Jump to content

question about speed (arrays and databases)


tomdelonge

Recommended Posts

let's say i have a huge database of entries (about 1000 to 10000 entries). i need to randomly select 50 rows and display them. what's the best way (i'm talking using the least computer power and being the fastest. should i put each row into an array and then use the php shuffle() function? or should i come up with random numbers first and then find that row in each entry. or what way would you do it?

 

so basically, i need 50 randomly selected rows of a database, what's the best way to do it? (it seems to me that an array of that size would take a while to shuffle; maybe i'm wrong) just let me know how you would accomplish this. thanks!

Link to comment
Share on other sites

I would pull 50 random rows from the database, I wouldn't even consider having an array of 1000 to 10000 entries just for 50 random.  Even if you wanted more than 50 random, the database random function is going to be much faster than php.

Link to comment
Share on other sites

One function you can try using is mysql_data_seek() http://us3.php.net/mysql_data_seek

This function will allow you to choose which row of a query you'll read from next

 

For example:

<?php
$connection = mysql_connect('localhost','username','password');
$query = 'SELECT * FROM mytable';
$resource = mysql_query($query,$connection);

mysql_data_seek($resource,23);
$twenty_fourth_row_data = mysql_fetch_array($resource);

mysql_data_seek($resource,0);
$first_row_data = mysql_fetch_array($resource);
// row numbers start at 0!

// etc.
?> 

 

So you see, using mysql_data_seek allows you to specify the number row of your query results. 

 

 

Now, to solve your problem, what you can do is figure out a way to get 25 random distinct integers between 0 and the number of rows in your query.  Then, all you have to do is call mysql_data_seek with that random number and then extract that row's data and use it however.

 

Hope that helps

Link to comment
Share on other sites

I should add some reasons to use my method:

 

1. You ask MySQL to do as little querying as possible (you only need one query).

 

2. You do not put any unused data into memory like you would if you were to dump all of the results into an array.

 

3. You have more control over how you are randomizing your numbers since you are doing through PHP.

Link to comment
Share on other sites

@ibechane

 

sorry but I don't really recommend that one.

 

First, in your method you get all the records in the database which I don't find necessary.
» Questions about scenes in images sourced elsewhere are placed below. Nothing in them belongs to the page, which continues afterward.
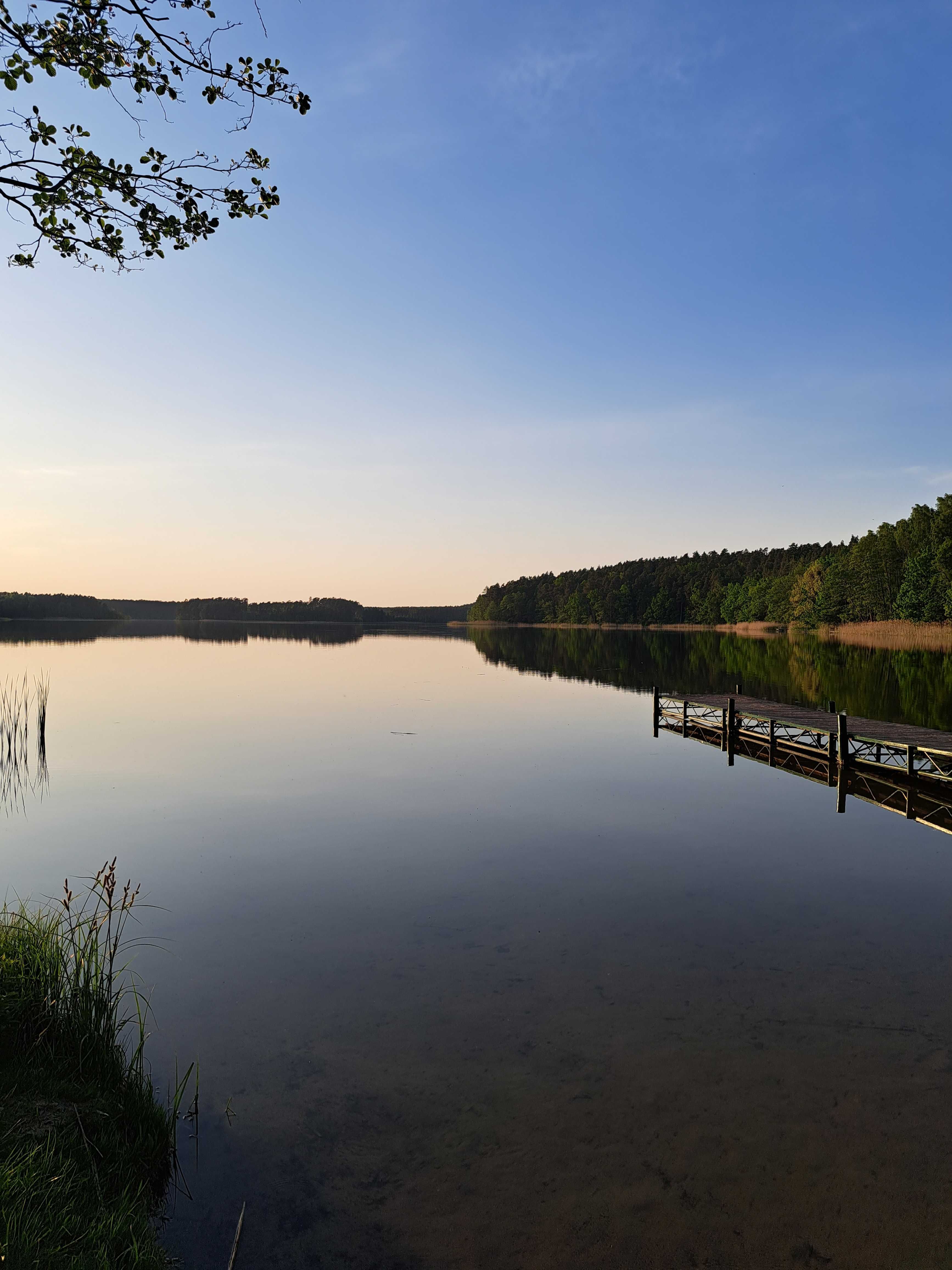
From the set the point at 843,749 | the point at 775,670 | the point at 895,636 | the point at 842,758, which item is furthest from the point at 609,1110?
the point at 895,636

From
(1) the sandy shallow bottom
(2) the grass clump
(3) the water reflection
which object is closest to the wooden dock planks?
(1) the sandy shallow bottom

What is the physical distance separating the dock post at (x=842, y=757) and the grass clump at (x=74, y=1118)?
18.2 metres

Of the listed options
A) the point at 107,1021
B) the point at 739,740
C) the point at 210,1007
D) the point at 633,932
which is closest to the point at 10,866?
the point at 210,1007

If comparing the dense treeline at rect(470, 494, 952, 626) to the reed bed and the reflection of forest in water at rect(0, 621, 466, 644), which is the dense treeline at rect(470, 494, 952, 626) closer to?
the reed bed

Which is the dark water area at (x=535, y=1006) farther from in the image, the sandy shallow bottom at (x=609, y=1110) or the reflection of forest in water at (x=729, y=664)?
the reflection of forest in water at (x=729, y=664)

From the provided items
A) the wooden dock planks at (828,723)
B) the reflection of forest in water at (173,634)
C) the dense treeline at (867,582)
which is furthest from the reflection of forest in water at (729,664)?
the dense treeline at (867,582)

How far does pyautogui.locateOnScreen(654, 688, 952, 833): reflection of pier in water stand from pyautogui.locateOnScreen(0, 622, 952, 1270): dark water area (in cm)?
83

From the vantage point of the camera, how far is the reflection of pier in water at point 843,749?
1859cm

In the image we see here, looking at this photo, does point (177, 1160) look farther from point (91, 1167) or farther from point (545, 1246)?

Why would I pull all 10000 records if I can pull only 50 records in random directly from the database?

 

Secondly, you do not need to put that one into array since by recursively using mysql_fetch_assoc() or other related functions would suffice since you only want them to be displayed.

 

Lastly, you can do pretty good random with RAND() in MySQL and it is faster.

 

@Lamez

 

I suggest doing it through the query. It is faster and uses less memory.

Link to comment
Share on other sites

I'd really advise against ORDER BY RAND() LIMIT 50 with 10k rows because RAND() isn't very efficient... it creates a temporary table with all of the rows (all 10k) shuffled and then you pull off 50 of them. There are much more efficient ways, it's just unfortunate that they aren't all as simple.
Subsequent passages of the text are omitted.